-- Start of DATA SUPPLIED --
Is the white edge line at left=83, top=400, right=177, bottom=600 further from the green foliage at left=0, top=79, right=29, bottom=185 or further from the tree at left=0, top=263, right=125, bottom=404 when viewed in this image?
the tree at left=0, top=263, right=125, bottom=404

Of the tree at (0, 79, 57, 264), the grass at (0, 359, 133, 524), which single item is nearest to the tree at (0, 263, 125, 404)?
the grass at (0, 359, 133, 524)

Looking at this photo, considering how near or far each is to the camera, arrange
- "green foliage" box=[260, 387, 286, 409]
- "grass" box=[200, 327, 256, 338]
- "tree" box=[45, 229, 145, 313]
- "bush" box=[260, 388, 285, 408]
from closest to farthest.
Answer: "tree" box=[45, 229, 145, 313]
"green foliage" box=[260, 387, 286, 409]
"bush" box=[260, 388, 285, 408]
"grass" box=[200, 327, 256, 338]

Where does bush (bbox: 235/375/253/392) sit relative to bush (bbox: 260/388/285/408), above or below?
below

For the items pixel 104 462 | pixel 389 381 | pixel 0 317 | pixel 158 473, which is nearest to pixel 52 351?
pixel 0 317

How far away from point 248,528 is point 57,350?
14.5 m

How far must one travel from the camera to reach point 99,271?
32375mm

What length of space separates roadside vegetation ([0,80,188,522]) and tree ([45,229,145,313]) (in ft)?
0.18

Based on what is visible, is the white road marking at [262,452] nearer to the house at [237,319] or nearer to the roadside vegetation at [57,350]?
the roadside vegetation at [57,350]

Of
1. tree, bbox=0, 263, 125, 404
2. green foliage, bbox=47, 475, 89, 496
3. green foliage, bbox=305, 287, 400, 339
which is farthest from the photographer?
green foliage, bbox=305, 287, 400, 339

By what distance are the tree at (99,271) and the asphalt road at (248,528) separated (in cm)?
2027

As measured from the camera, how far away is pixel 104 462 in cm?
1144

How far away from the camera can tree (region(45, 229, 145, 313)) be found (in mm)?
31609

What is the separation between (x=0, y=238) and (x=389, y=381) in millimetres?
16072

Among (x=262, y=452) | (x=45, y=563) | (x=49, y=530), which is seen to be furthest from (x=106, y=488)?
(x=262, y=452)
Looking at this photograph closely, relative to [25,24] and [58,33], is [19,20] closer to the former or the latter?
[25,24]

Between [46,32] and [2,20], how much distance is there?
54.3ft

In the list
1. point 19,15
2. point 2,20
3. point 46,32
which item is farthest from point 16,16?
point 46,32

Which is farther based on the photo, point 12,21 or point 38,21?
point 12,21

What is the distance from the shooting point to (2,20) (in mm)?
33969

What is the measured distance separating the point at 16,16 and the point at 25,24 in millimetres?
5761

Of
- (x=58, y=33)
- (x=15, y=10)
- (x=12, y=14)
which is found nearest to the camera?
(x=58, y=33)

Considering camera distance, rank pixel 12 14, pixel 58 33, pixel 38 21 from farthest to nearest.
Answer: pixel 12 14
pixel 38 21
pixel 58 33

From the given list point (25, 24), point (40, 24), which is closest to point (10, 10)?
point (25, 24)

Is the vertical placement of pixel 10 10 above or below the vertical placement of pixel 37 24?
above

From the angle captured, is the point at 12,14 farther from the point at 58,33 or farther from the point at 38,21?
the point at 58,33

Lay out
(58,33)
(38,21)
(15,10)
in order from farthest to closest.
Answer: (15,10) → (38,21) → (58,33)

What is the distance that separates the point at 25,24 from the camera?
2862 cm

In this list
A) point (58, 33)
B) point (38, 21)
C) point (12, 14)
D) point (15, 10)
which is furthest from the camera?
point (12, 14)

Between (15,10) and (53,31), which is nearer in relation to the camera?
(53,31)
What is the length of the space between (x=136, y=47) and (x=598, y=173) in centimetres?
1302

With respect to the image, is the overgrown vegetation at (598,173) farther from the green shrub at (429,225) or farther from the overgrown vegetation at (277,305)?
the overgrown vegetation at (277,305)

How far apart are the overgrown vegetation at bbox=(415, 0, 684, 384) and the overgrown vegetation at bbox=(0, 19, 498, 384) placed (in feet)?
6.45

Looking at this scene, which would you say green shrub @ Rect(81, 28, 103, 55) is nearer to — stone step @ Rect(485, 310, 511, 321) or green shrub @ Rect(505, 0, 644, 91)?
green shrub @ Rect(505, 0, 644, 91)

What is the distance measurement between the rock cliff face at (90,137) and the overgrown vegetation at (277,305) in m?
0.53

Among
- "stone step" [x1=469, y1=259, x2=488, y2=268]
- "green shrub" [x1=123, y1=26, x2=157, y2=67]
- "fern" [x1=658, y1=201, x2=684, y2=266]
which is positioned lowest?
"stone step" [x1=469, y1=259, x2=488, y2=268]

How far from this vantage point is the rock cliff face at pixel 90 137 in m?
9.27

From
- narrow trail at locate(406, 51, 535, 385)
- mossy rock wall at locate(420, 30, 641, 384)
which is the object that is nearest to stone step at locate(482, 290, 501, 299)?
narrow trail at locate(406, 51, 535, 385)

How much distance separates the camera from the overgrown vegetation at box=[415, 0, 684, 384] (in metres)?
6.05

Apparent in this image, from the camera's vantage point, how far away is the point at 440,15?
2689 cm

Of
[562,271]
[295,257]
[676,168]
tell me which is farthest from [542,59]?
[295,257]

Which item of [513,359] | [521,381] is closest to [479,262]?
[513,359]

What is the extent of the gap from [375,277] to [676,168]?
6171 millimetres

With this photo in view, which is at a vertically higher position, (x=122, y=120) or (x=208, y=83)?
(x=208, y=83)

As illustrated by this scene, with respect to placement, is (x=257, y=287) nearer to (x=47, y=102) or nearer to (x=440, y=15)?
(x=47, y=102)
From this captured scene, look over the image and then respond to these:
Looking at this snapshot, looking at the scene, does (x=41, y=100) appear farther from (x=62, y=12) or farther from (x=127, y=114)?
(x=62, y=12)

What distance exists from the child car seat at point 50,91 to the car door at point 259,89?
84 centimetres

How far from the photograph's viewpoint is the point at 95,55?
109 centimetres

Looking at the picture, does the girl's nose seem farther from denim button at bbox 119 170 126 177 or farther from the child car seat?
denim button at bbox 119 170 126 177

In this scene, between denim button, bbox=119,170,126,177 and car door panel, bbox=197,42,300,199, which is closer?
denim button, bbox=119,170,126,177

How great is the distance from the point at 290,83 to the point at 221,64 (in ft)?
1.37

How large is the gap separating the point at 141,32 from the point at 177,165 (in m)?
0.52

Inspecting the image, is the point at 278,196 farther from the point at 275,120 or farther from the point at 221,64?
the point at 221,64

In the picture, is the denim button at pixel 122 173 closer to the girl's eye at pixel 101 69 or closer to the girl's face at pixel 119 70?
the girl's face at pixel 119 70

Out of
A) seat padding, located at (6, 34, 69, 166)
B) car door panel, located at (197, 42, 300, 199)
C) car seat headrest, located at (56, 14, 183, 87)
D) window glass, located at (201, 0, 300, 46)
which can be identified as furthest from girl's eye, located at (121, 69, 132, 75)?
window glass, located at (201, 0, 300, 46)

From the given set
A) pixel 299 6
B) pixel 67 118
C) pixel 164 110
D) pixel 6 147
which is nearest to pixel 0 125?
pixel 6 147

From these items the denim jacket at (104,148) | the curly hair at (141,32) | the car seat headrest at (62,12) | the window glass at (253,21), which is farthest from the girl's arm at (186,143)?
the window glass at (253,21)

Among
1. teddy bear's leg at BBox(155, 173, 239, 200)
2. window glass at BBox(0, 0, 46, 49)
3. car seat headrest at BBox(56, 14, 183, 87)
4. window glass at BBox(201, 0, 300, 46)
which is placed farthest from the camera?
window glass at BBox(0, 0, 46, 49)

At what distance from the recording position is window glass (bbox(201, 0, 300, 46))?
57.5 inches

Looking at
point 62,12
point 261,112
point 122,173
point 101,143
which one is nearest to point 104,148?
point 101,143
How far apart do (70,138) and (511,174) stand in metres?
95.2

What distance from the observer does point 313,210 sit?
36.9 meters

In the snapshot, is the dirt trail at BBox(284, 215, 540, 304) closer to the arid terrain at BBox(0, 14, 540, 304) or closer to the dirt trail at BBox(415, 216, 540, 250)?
-- End of DATA SUPPLIED --
= PROBLEM DESCRIPTION =
Take the line holding "From these items" and all lines after it through the end of the data, and set them down exactly.

= THE REPLY =
From these items the denim jacket at (104,148) | the curly hair at (141,32) | the car seat headrest at (62,12) | the window glass at (253,21), which is farthest from the girl's arm at (186,143)?
the window glass at (253,21)

Among
1. teddy bear's leg at BBox(155, 173, 239, 200)
2. window glass at BBox(0, 0, 46, 49)
3. car seat headrest at BBox(56, 14, 183, 87)
4. window glass at BBox(201, 0, 300, 46)
which is placed farthest from the camera?
window glass at BBox(0, 0, 46, 49)

At what distance from the recording position is window glass (bbox(201, 0, 300, 46))?
57.5 inches

Looking at
point 62,12
point 261,112
point 122,173
point 101,143
which one is nearest to point 104,148?
point 101,143
How far apart do (70,138) and (511,174) stand in metres?
95.2

What distance from the observer does point 313,210 sit?
36.9 meters

In the snapshot, is the dirt trail at BBox(284, 215, 540, 304) closer to the arid terrain at BBox(0, 14, 540, 304) or closer to the dirt trail at BBox(415, 216, 540, 250)?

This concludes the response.